## Items listed in a dataset
————

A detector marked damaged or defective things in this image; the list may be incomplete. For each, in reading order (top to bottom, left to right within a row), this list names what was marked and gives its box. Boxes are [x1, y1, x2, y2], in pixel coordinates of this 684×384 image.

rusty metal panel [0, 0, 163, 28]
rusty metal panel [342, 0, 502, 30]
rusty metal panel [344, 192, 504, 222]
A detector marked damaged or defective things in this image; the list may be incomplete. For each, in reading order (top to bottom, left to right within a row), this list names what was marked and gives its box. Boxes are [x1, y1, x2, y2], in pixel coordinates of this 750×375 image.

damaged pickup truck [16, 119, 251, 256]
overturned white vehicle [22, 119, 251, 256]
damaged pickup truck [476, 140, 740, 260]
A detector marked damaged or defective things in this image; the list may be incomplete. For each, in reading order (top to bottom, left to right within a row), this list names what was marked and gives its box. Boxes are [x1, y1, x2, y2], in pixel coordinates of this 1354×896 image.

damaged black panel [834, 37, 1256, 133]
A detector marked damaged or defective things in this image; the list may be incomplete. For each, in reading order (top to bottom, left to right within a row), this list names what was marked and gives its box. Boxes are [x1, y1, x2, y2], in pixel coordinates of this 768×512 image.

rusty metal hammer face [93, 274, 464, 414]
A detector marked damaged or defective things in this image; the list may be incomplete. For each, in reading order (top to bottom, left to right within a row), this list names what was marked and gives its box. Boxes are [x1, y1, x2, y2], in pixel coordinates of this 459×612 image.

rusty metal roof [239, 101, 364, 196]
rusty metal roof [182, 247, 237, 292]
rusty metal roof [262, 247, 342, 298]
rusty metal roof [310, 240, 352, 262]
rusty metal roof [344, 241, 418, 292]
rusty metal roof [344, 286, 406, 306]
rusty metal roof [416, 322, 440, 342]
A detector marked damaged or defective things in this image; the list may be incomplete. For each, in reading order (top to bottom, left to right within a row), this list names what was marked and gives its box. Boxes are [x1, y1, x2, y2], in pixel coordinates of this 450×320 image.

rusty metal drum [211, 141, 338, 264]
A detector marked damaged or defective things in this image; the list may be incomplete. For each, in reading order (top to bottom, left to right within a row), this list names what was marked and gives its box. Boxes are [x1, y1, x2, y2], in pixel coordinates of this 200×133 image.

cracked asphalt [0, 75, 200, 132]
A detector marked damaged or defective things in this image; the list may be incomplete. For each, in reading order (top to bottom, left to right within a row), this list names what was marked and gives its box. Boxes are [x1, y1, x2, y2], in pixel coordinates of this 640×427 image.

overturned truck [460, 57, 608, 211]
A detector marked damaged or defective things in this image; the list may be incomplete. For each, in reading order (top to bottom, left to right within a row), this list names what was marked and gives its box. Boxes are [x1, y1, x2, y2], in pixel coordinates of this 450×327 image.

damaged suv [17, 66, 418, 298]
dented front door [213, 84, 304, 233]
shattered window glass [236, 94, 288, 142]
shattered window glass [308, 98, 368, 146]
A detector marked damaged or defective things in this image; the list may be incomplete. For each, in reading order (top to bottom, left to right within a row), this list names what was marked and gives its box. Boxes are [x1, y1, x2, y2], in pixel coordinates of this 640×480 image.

————

## Task prompt
Turn all of the lines above into a numbered list, leaving out the blank lines.

## Result for this exercise
1. A detector marked damaged or defective things in this image; the list may be incomplete. For each, in reading order (top to bottom, left to right within a row), this list names what was marked and gives its box. Boxes are [x1, y1, x2, y2], in pixel coordinates of this 684×384 image.
2. rusty metal panel [0, 0, 163, 28]
3. rusty metal panel [342, 0, 502, 30]
4. rusty metal panel [344, 192, 504, 222]
5. A detector marked damaged or defective things in this image; the list may be incomplete. For each, in reading order (top to bottom, left to right within a row), this list names what was marked and gives its box. Boxes are [x1, y1, x2, y2], in pixel coordinates of this 750×375 image.
6. damaged pickup truck [16, 119, 251, 256]
7. overturned white vehicle [22, 119, 251, 256]
8. damaged pickup truck [476, 140, 740, 260]
9. A detector marked damaged or defective things in this image; the list may be incomplete. For each, in reading order (top to bottom, left to right within a row), this list names what was marked and gives its box. Boxes are [x1, y1, x2, y2], in pixel coordinates of this 1354×896 image.
10. damaged black panel [834, 37, 1256, 133]
11. A detector marked damaged or defective things in this image; the list may be incomplete. For each, in reading order (top to bottom, left to right within a row), this list names what was marked and gives its box. Boxes are [x1, y1, x2, y2], in pixel coordinates of this 768×512 image.
12. rusty metal hammer face [93, 274, 464, 414]
13. A detector marked damaged or defective things in this image; the list may be incomplete. For each, in reading order (top to bottom, left to right within a row), this list names what was marked and gives its box. Boxes are [x1, y1, x2, y2], in pixel coordinates of this 459×612 image.
14. rusty metal roof [239, 101, 364, 196]
15. rusty metal roof [182, 247, 237, 292]
16. rusty metal roof [262, 247, 342, 298]
17. rusty metal roof [310, 240, 352, 262]
18. rusty metal roof [344, 241, 418, 292]
19. rusty metal roof [344, 286, 406, 306]
20. rusty metal roof [416, 322, 440, 342]
21. A detector marked damaged or defective things in this image; the list may be incomplete. For each, in reading order (top to bottom, left to right within a row), this list names what was marked and gives its box. Boxes are [x1, y1, x2, y2], in pixel coordinates of this 450×320 image.
22. rusty metal drum [211, 141, 338, 264]
23. A detector marked damaged or defective things in this image; the list may be incomplete. For each, in reading order (top to bottom, left to right within a row), this list names what was marked and gives its box. Boxes are [x1, y1, x2, y2], in pixel coordinates of this 200×133 image.
24. cracked asphalt [0, 75, 200, 132]
25. A detector marked damaged or defective things in this image; the list may be incomplete. For each, in reading order (top to bottom, left to right within a row), this list names what was marked and gives its box. Boxes are [x1, y1, x2, y2], in pixel coordinates of this 640×427 image.
26. overturned truck [460, 57, 608, 211]
27. A detector marked damaged or defective things in this image; the list may be incomplete. For each, in reading order (top to bottom, left to right within a row), this list names what was marked and gives its box. Boxes are [x1, y1, x2, y2], in pixel coordinates of this 450×327 image.
28. damaged suv [17, 66, 418, 298]
29. dented front door [213, 84, 304, 233]
30. shattered window glass [236, 94, 288, 142]
31. shattered window glass [308, 98, 368, 146]
32. A detector marked damaged or defective things in this image; the list may be incomplete. For each, in reading order (top to bottom, left to right within a row), this list names what was marked and gives its box. Boxes are [x1, y1, x2, y2], in pixel coordinates of this 640×480 image.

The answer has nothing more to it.